Turns out, Lorna is a frequent sleep-walker, perennially confused and haunted by her time in one of Ireland’s infamous Magdalene laundries. For those unaware, the Magdalene laundries are institutions built to house “fallen women” – sex workers, or any women considered deviant by the Catholic church, including those pregnant out of wedlock – and they were very much a real thing from the 18th to late 20th century. Lorna appears to have flashbacks about being back there, separated from her baby and traumatised as a young girl. Now, she gives the impression of a woman whose life is chaotic and disquieting. She’s never fully rested, never aware of what she’s done the night before. Towards the end of the episode, we watch as she drifts into a slumber, before uncurling, hazy-eyed, as if still asleep. Minutes later she’s brandishing an axe and barging through the neon-lit nighttime streets, like someone on a mission (although we’re not yet sure what mission that is).
This isn’t the first time Ruth Wilson has played an unhinged, complex character – usually with lashings of dark humour and warmth. She’s an expert in them. In Luther, she’s deliciously evil as TV’s favourite psychopath Alice Morgan. Meanwhile, in His Dark Materials she plays the beautifully icy and villainous leader of child abductors, Mrs Coulter. Indeed, these are the roles she appears consistently drawn to. “Each scene you can keep switching and confusing the audience, confusing your fellow actors,” she said of playing Mrs Coulter. “She’s a master manipulator, she knows what she’s doing. She’s incredibly intelligent and driven and she wants what she wants.”
That said, Lorna doesn’t seem evil – she’s likeable, albeit troubled. She isn’t running around abducting children, and she doesn’t have the cold, heartless look of a sociopath. But she’s certainly headstrong, and there is a bloody corpse in her house, and she does run around with an axe and a manic, almost gleeful expression. But, as with all Wilson characters, there’s a glint in her eye, a hint of mischief that has you rallying behind her, regardless of what she may or may not have done, or what she may intend to do in the future.

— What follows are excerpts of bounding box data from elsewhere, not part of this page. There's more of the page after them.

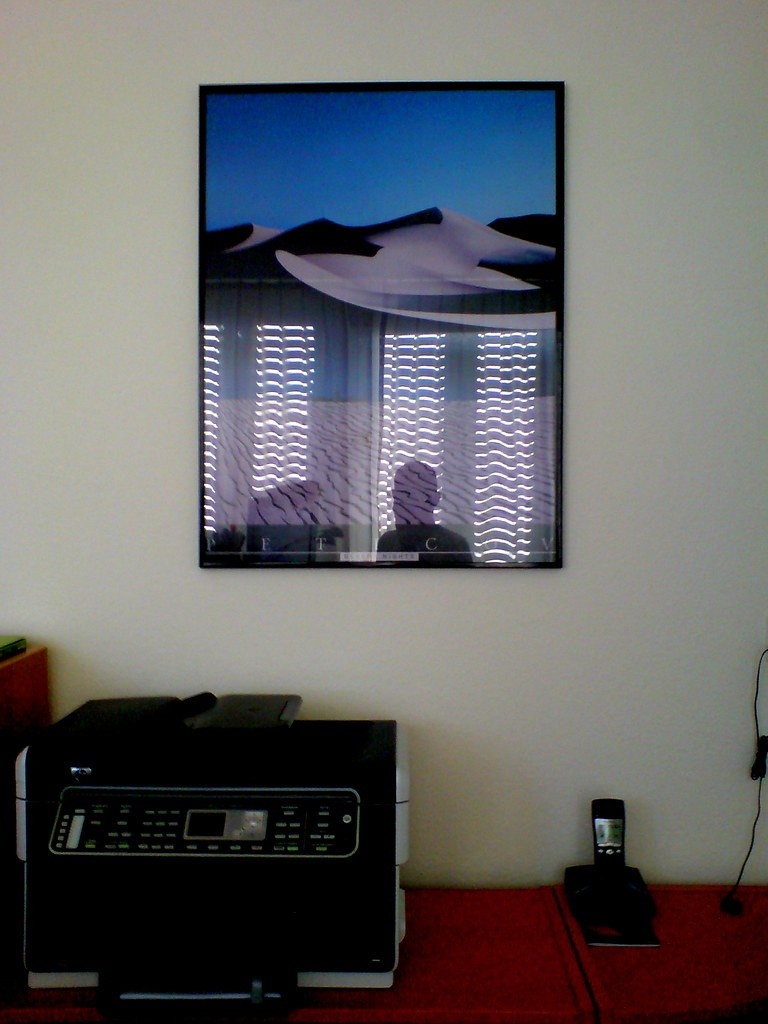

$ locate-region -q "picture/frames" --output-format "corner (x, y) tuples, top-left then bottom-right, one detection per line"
(199, 80), (566, 568)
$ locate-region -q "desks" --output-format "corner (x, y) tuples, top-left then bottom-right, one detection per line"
(0, 883), (595, 1024)
(552, 883), (768, 1024)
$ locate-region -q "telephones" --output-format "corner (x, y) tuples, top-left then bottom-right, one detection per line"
(564, 797), (658, 922)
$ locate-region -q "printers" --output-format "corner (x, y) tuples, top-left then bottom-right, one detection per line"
(16, 693), (411, 1024)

The BBC has given us plenty of crime dramas in recent years – Annika, Blue Lights, Happy Valley. But already, The Woman in the Wall feels different. It’s twisted and gothic, surreal and horrifying, occasionally humorous and strange, like a classic horror updated and contorted for the present day. The modern setting also works as a bleak reminder that, while the Magdalene laundries might feel like something from the distant past, they belong to living memory. The last Magdalene laundry closed on 25 September 1996 in Waterford, Ireland – a fact that The Woman in the Wall brings into sharp relief.